古典擅釈(13) お金の価値、仕事の価値『耳嚢』③
さて、第一話は「金では評価できない仕事の価値」、と言うより「金で汚してはならない職人の魂」が描かれています。
古鏡を研ぐことは、年老いた鏡研ぎ師にとって、仕事の命に触れる行いであったのでしょう。
自分だけが研ぐことができるという自負、七日間の潔斎の緊張、見事に研ぎあげた能力、古鏡を恐れる謙虚さ。
短編ながら老鏡研ぎ師の心が凝縮して描かれ、優れた作品となっています。
第二話は、武具に生活を賭けた武士の話です。
甲冑に対する執念は、当代切っての名工明珍を越えていたと言えましょう。
かの武士にとっては、身なりによって自分が疑われたことよりも、武具をまけるなどという考えのほうがこの上ない侮辱であると感じられたのでしょう。
値引きしてよいものというのは、それだけそのものが雑に作られたものでもあるということです。
武士の態度からは、侍であることへ矜持や武への尊崇が感じられます。
『耳嚢』からもう一話、紹介します。
前二話ほど極端ではなく、日常を感じさせる話です。
〈第三話〉
赤坂であったか、糀町であったか、はなはだ貧乏な火消与力がいました。
借金も多く、生活は困難を極めていました。
ある時、夫婦は相談しました。
「このままではとてもやっていけまい。先祖からの家を絶やすのは恥知らずなことであるから、このあたりで踏ん切りをつけよう」
こうして、妻をとある大名のもとへ奉公に出し、二人の娘は些少の手当をつけて親戚にその養育を依頼したのでした。
男は、我が身と下僕一人馬一匹だけの暮らしとなり、飢えず凍えず、かつかつの状態で日々を送りました。
三年後、男はついに借金を返済しました。
それでもなお一年ばかり同様の生活を続けますと、人並みの暮らしを立てられるまでになりました。

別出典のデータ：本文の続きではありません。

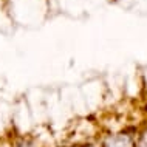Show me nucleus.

もはや他人に世話を頼むべきではないと考え、娘を戻し、妻の暇ももらおうとしました。
ところが、妻はこう言いました。
「家に帰るのはうれしいけれど、もう一年も我慢して今の生活を続けたならば、娘を嫁入りさせるほどの貯えもできましょう」
この時、男は次のように諭しました。
尤もなるやうながら、それはこれまでの志と違ひ、欲心なり。天の憎しみを受け、親族もなんぞ心よくうけがはんや。かかる事はせぬ事なり。
なるほどもっともなことのようだが、それは今までの考えとは異なり、欲念というものである。天の憎しみを受け、親族も決して快く賛成してくれぬであろう。そういうことはしないものだ。
その後、その家は相応に栄えて、二人の娘も嫁に出すことができ、今では楽しく暮らしているということです。
何が大切かについて考えさせられる、味わい深い話です。